SOURCE TEXT
18 February 2017

Are Comment Pods Really Cheating?


Before we begin can we just take a step back because woah I am uploading a blog post twice in one week! This literally never happens even though I wish it did, but juggling a uni course, part time retail job and a blog whilst some how trying to find time to write scripts and relax means that's unfortunately not possible. Oh well I feel like a profesh blogger right now and I'm going with it!

The reason I felt so strongly to update my blog today is because of a post I read couple of days ago about the sudden rise in Instagram comment pods and how they are faking engagement. This stopped me in my tracks because I never viewed it this way. I then saw some other bloggers talking about their dislike for them on twitter yesterday which really got me thinking and it's been playing on my mind ever since. 

What even are comment pods? 

In case you don't know what comment pods are I'll give you a quick briefing. Comment pods are basically Instagram group chats with about 10-15 other people (usually bloggers) where you can share your latest picture. The members of the group will then like and comment on the picture. You then do the same for them when they upload something. I first discovered them through the Instagram posse Facebook page last summer and they have become more and more popular since then. They originally started off as something you had to do through this group. You would fill in an application form and the admins would group you with other people in a similar niche. However recently groups of people have been creating their own pods and now it seems almost every blogger is doing it. 

The main point being brought up against them is that the engagement you are receiving is organised and fake and you are therefore tricking brands who see your Instagram account into thinking you are more influential than you really are. If this was a couple of years ago and Instagram was what it used to be like then maybe I would agree but in reality it's just not as simple as this anymore. 

The scary, evil Algorithm.

I'm not going to pretend to be an expert at the Instagram algorithm because I'm really not but one thing I know is that Instagram are making it harder and harder for smaller accounts to be seen and to grow. That's why relevant hashtags are important but honestly it's not enough. Remember the outcry last year when they revealed they were changing the order you see your timeline in? It's basically that. No longer do you see pictures in chronological order but instead in order of popularity. So for example, if you post a picture and it gets 20 likes and 5 comments in the first 5 minutes, it's more likely that your photo is going to get seen by more people and in the long run get more likes and comments than someone who gets 10 likes and 0 comments in the same time frame. The more likes you get, the more chance there is of your posts actually being seen by your followers. So can you really blame people for using the pods? 

Here's another thing people don't seem to get - not all of the engagement is coming from the pods! In most pods there are only about 5-10 active users. So this means 5-10 extra likes/comments on your post. Not quite the "thousands of boring and repetitive comments" some people on twitter were claiming the pods create. The idea of the pods is to help you to gain real engagement, not just to get "fake" engagement. If all the engagement was from a bot or a pod member then yes it would be fake but that's not what really happens. 

Brands play a big part

A lot of the negativity towards comment pods is focused on how using them is basically lying to brands. But I think that brands actually have a lot to answer for. Maybe if they cared more about our content and what we had to say rather than the number of Instagram followers we had then maybe people wouldn't feel so inclined to use comment pods to help them grow their accounts. In fact, the whole of the internet and social media would be a much more enjoyable place if brands (and everyone else) rated quality over quantity.

REQUEST
According to the blog post on comment pods, roughly how many other people are in one of these Instagram group chats? The listing that follows has nothing to do with the blog post.

EXCERPTED RECORDS

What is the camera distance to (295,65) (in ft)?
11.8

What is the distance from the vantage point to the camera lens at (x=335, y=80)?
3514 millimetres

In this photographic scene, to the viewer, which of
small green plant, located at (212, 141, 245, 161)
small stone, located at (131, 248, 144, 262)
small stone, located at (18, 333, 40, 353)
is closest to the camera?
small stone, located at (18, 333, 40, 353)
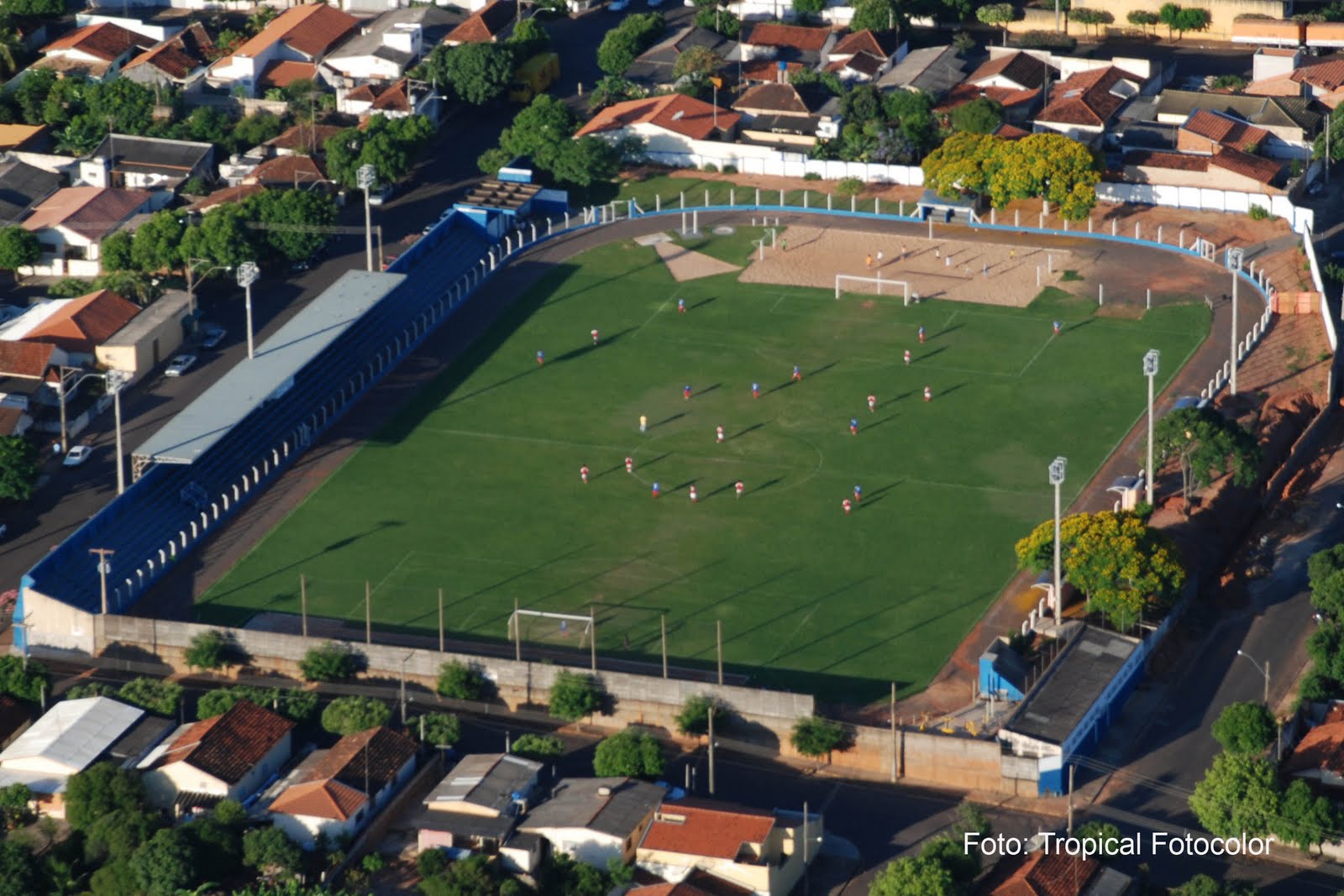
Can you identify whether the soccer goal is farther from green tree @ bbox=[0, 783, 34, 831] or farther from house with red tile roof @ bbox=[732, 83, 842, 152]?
green tree @ bbox=[0, 783, 34, 831]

CORRECT RESULT
About 10-15 other people, usually bloggers.